**Page extract**:
○ ○ ○ ○ ○
Data Structures¶

Author: Jacob Park

Arrays¶

Use¶

Constant Random Access.
Fixed Size.

Advice¶

Array problems often have simple brute-force solutions that have $O(n)$ space complexity, but subtler solutions use the array itself to reduce space complexity to $O(1)$.
Filling an array from the front is slow, so see if it's possible to write values from the back.
Instead of deleting an entry (which requires moving all entries to its right), consider overwriting it with a tombstone.
Be comfortable with writing code that operates on subarrays.
Don't worry about preserving the integrity of the array (sortedness, etc...) until it's time to return.
A one-pass, range query algorithm can be generalized with start, current, and end indices of which each index is updated per cases qualifying the range.
A several-pass algorithm although slower than a one-pass algorithm still has $O(n)$ time complexity.

Square Root Optimization - "Poor Man's Logarithm"¶

Background¶

In the study of time complexity, $O(\log{n}) \ll O(\sqrt{n}) \ll O(n)$.
Although for a sufficiently large $n$, $O(\log{n}) \ll O(\sqrt{n})$, for $n \le 10^6$, in practice, $O(\log{n}) \approx O(\sqrt{n})$ because of the physical overhead of conditionally executing the recurrence-tree, lower bound of an $O(\log{n})$ process.

Optimization¶

Parition an array of $n$ elements into blocks of size $\sqrt{n}$ and maintain an auxiliary data structure that summarizes the elements inside each block.
Execute an $O(\sqrt{n})$ process by sequentially traversing the auxiliary data structure.

Doubly Linked Lists¶

Constant Splicing.
Dynamic Size.

Operations¶

Insert(x,l) ($O(1)$): Insert item x into doubly linked list l.
Delete(x,l) ($O(1)$): Remove item x from doubly linked list l.
Search(x,l) ($O(n)$): Return a node with item x if one exists in doubly linked list l.

Advice¶

List problems often have simple brute-force solutions that have $O(n)$ space complexity, but subtler solutions use the array itself to reduce space complexity to $O(1)$.
Consider using a sentinel to reduce edge cases such as checking empty lists.
Algorithms operating on lists often benefit from using two iterators, one ahead of the other, or one advancing quicker than the other.
A $k$-ary tree can be represented as a left-child right-sibling binary tree, a doubly chained tree.

Stacks (LIFO)¶

Use¶

Position-Based Retrieval.
Order Does Not Matter.
Nested (Recursive) Structure.

Operations¶

Push(x,s) ($O(1)$): Insert item x at the top of stack s.
Pop(s) ($O(1)$): Return and remove the top item of stack s.

Advice¶

Stacks are ideal for implementing non-trivial parsing.
A Push is ideal for transitioning from a parent context to a child context.
A Pop is ideal for transitioning from a child context to a parent context.
○ ○ ○ ○ ○
Questions on scene geometry
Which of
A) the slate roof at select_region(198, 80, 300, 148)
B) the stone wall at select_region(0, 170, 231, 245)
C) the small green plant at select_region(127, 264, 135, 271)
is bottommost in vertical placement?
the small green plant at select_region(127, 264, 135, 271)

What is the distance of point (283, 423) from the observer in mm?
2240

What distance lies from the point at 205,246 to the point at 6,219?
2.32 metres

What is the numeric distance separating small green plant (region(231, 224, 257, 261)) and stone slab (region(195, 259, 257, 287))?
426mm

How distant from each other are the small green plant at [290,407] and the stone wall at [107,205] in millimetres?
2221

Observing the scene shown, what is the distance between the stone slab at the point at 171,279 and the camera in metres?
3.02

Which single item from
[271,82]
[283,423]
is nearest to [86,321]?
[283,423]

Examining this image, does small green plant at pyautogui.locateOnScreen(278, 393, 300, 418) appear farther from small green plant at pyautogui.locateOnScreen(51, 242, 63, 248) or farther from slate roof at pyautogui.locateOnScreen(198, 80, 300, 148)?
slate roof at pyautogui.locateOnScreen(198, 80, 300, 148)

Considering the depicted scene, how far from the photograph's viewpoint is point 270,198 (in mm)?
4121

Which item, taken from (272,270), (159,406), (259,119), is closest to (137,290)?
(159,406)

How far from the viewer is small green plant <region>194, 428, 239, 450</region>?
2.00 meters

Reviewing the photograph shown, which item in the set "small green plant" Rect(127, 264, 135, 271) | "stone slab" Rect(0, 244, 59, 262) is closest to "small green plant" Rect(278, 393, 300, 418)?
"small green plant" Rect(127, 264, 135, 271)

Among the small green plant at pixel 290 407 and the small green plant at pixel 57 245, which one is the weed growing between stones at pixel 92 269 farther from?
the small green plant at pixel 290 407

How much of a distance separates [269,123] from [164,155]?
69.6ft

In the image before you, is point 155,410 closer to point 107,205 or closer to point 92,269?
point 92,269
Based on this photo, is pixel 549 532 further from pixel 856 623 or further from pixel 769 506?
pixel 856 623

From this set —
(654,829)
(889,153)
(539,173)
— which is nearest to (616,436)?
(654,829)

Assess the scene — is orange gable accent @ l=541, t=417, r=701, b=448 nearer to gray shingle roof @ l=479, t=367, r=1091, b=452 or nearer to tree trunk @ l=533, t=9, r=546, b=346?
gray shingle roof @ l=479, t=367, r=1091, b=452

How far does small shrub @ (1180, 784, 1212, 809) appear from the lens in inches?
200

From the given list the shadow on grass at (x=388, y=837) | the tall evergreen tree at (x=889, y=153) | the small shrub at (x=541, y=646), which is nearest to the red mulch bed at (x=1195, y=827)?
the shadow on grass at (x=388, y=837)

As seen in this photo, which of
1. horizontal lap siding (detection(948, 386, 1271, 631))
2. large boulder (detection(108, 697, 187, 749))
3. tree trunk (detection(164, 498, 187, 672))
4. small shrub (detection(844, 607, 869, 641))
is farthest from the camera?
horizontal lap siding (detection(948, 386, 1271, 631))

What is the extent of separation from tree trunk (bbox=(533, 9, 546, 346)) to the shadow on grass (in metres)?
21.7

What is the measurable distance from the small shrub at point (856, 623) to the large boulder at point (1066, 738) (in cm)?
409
○ ○ ○ ○ ○
**Set problem**:
What do the data structures notes suggest doing with an array entry instead of deleting it? These rows come from a separate source.

**Result**:
Overwrite it with a tombstone.